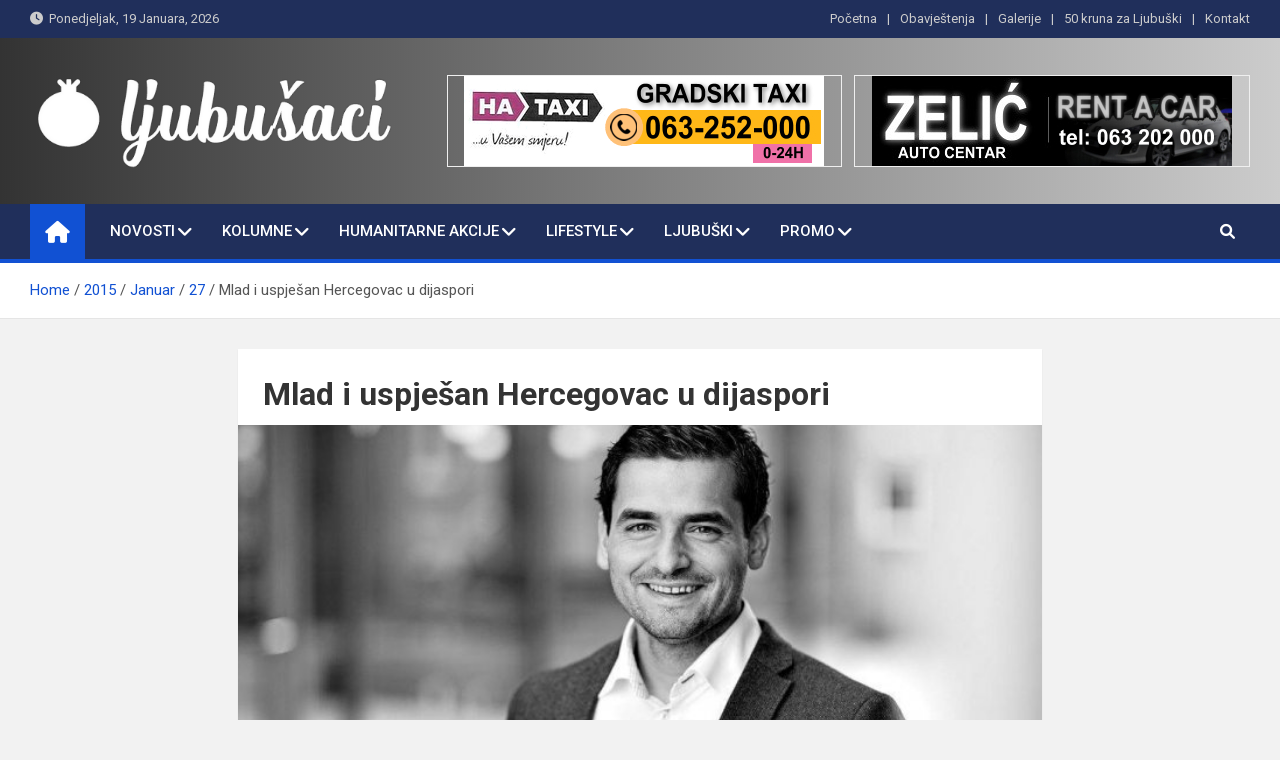

--- FILE ---
content_type: text/html; charset=utf-8
request_url: https://www.google.com/recaptcha/api2/aframe
body_size: 266
content:
<!DOCTYPE HTML><html><head><meta http-equiv="content-type" content="text/html; charset=UTF-8"></head><body><script nonce="UarDrY2wO6sTSrx3CPCfAg">/** Anti-fraud and anti-abuse applications only. See google.com/recaptcha */ try{var clients={'sodar':'https://pagead2.googlesyndication.com/pagead/sodar?'};window.addEventListener("message",function(a){try{if(a.source===window.parent){var b=JSON.parse(a.data);var c=clients[b['id']];if(c){var d=document.createElement('img');d.src=c+b['params']+'&rc='+(localStorage.getItem("rc::a")?sessionStorage.getItem("rc::b"):"");window.document.body.appendChild(d);sessionStorage.setItem("rc::e",parseInt(sessionStorage.getItem("rc::e")||0)+1);localStorage.setItem("rc::h",'1768821524760');}}}catch(b){}});window.parent.postMessage("_grecaptcha_ready", "*");}catch(b){}</script></body></html>

--- FILE ---
content_type: text/javascript
request_url: https://ljubusaci.com/wp-content/plugins/logo-carousel-free/public/assets/js/splc-script.min.js?ver=3.4.19
body_size: 719
content:
jQuery(document).ready((function($){$(".sp-lc-container").each((function(index){var splc_container,splc_container_id=$(this).attr("id"),spLogoCarousel=$("#"+splc_container_id+" .sp-logo-carousel"),spLogoCarouselData=spLogoCarousel.data("carousel");if(spLogoCarousel.length>0&&!$("#"+splc_container_id+' .sp-logo-carousel[class*="-initialized"]').length>0){var splcSwiper=new Swiper("#"+splc_container_id+" .sp-logo-carousel",{speed:spLogoCarouselData.speed,slidesPerView:spLogoCarouselData.slidesPerView.mobile,spaceBetween:spLogoCarouselData.spaceBetween,loop:spLogoCarouselData.infinite,loopFillGroupWithBlank:!0,simulateTouch:spLogoCarouselData.simulateTouch,allowTouchMove:spLogoCarouselData.allowTouchMove,freeMode:spLogoCarouselData.freeMode,pagination:1==spLogoCarouselData.pagination&&{el:"#"+splc_container_id+" .swiper-pagination",clickable:!0,renderBullet:function(index,className){return'<span class="'+className+'"></span>'}},autoplay:{delay:spLogoCarouselData.autoplay_speed},navigation:1==spLogoCarouselData.navigation&&{nextEl:"#"+splc_container_id+" .sp-lc-button-next",prevEl:"#"+splc_container_id+" .sp-lc-button-prev"},breakpoints:{576:{slidesPerView:spLogoCarouselData.slidesPerView.mobile_landscape},768:{slidesPerView:spLogoCarouselData.slidesPerView.tablet},992:{slidesPerView:spLogoCarouselData.slidesPerView.desktop},1200:{slidesPerView:spLogoCarouselData.slidesPerView.lg_desktop}},fadeEffect:{crossFade:!0},keyboard:{enabled:!0}});!1===spLogoCarouselData.autoplay&&splcSwiper.autoplay.stop(),spLogoCarouselData.stop_onHover&&spLogoCarouselData.autoplay&&$(spLogoCarousel).on({mouseenter:function(){splcSwiper.autoplay.stop()},mouseleave:function(){splcSwiper.autoplay.start()}}),$(window).on("resize",(function(){splcSwiper.update()})),$(window).trigger("resize")}})),jQuery("body").find(".sp-logo-carousel.lcp-preloader").each((function(){var logo_carousel_id=$(this).attr("id"),parents_class,parents_siblings_id=jQuery("#"+logo_carousel_id).parent(".logo-carousel-free-area").find(".sp-logo-carousel-preloader").attr("id");$(document).ready((function(){$("#"+parents_siblings_id).animate({opacity:0},600).remove()}))}))}));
----
## PROBLEM STATEMENT
Look above for the line containing "body_size: 719", then transcribe it and all lines after it through the last, exactly and with nothing else.

## SOLUTION TO THIS TASK
body_size: 719
content:
jQuery(document).ready((function($){$(".sp-lc-container").each((function(index){var splc_container,splc_container_id=$(this).attr("id"),spLogoCarousel=$("#"+splc_container_id+" .sp-logo-carousel"),spLogoCarouselData=spLogoCarousel.data("carousel");if(spLogoCarousel.length>0&&!$("#"+splc_container_id+' .sp-logo-carousel[class*="-initialized"]').length>0){var splcSwiper=new Swiper("#"+splc_container_id+" .sp-logo-carousel",{speed:spLogoCarouselData.speed,slidesPerView:spLogoCarouselData.slidesPerView.mobile,spaceBetween:spLogoCarouselData.spaceBetween,loop:spLogoCarouselData.infinite,loopFillGroupWithBlank:!0,simulateTouch:spLogoCarouselData.simulateTouch,allowTouchMove:spLogoCarouselData.allowTouchMove,freeMode:spLogoCarouselData.freeMode,pagination:1==spLogoCarouselData.pagination&&{el:"#"+splc_container_id+" .swiper-pagination",clickable:!0,renderBullet:function(index,className){return'<span class="'+className+'"></span>'}},autoplay:{delay:spLogoCarouselData.autoplay_speed},navigation:1==spLogoCarouselData.navigation&&{nextEl:"#"+splc_container_id+" .sp-lc-button-next",prevEl:"#"+splc_container_id+" .sp-lc-button-prev"},breakpoints:{576:{slidesPerView:spLogoCarouselData.slidesPerView.mobile_landscape},768:{slidesPerView:spLogoCarouselData.slidesPerView.tablet},992:{slidesPerView:spLogoCarouselData.slidesPerView.desktop},1200:{slidesPerView:spLogoCarouselData.slidesPerView.lg_desktop}},fadeEffect:{crossFade:!0},keyboard:{enabled:!0}});!1===spLogoCarouselData.autoplay&&splcSwiper.autoplay.stop(),spLogoCarouselData.stop_onHover&&spLogoCarouselData.autoplay&&$(spLogoCarousel).on({mouseenter:function(){splcSwiper.autoplay.stop()},mouseleave:function(){splcSwiper.autoplay.start()}}),$(window).on("resize",(function(){splcSwiper.update()})),$(window).trigger("resize")}})),jQuery("body").find(".sp-logo-carousel.lcp-preloader").each((function(){var logo_carousel_id=$(this).attr("id"),parents_class,parents_siblings_id=jQuery("#"+logo_carousel_id).parent(".logo-carousel-free-area").find(".sp-logo-carousel-preloader").attr("id");$(document).ready((function(){$("#"+parents_siblings_id).animate({opacity:0},600).remove()}))}))}));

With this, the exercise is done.